Le théâtre de Michel Vinaver traite avec éloquence et clairvoyance de notre contemporanéité immédiate, une œuvre tournée vers l’observation du monde, penchée à la fois sur les relations sociales, le fonctionnement de l’entreprise et les événements politiques et historiques. La pièce Bettencourt Boulevard ou une histoire de France propose par-delà son titre médiatique surchargé la mise à nu de l’un des fameux « scandales » de notre temps, articulé sur ces nombreuses accointances entre la sphère du politique et celle des affaires. Le dramaturge souligne qu’il ne s’agit ni de dénoncer ni de soutenir qui que ce soit mais de donner à entendre et à voir. Nous dirions que nous en avons déjà trop vu et entendu pour qu’il y ait quoi que ce soit de pertinent qui puisse paraître ; or, on attendait de l’écriture de Vinaver qu’elle livrât de son côté, quelque autre sens inexploré. La mise en scène de Christian Schiaretti, concepteur scénique plutôt heureux de Par-dessus bord du même auteur en 2008, se montre aujourd’hui académique, policée et conventionnelle. Une pléiade de comédiens est disséminée sur le plateau – solo, duo, trio et plus -, jusqu’à investir l’espace en chœur, telle une armée de pantins figés et formés à l’art solennel de la déclamation, des personnages qui circulent dans le silence et le vide, entre des rangées de fauteuils blancs design placés tête bêche et que surplombent encore des toiles de couleur représentatives de l’art abstrait contemporain.
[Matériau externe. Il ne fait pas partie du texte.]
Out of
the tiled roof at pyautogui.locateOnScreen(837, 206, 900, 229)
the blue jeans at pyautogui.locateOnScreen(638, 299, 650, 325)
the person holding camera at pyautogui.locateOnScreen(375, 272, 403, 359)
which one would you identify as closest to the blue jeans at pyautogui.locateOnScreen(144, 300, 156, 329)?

Bettencourt Boulevard ou une histoire de France dégage l’idée dépréciée de « boulevard » et celle d’histoire de France – de la fin du XIX é siècle à nos jours.

Jean-Victor et Nicolas Meyers, les deux fils de Françoise Bettencourt Meyers, fille de Liliane Bettencourt, ont deux arrière-grands-pères, Eugène Schueller du côté maternel, fondateur de l’Oréal, dont la collaboration, l’extrémisme de droite politique et l’antisémitisme sont notoires ; et du côté paternel, le rabbin Robert Meyers exterminé avec sa femme à Auschwitz en 1943. Ce raccourci résiduel de l’écart des mentalités d’une époque bousculée n’explique pas tout, il donne en échange le ton de la déliquescence possible et de la corruption de certains milieux privilégiés.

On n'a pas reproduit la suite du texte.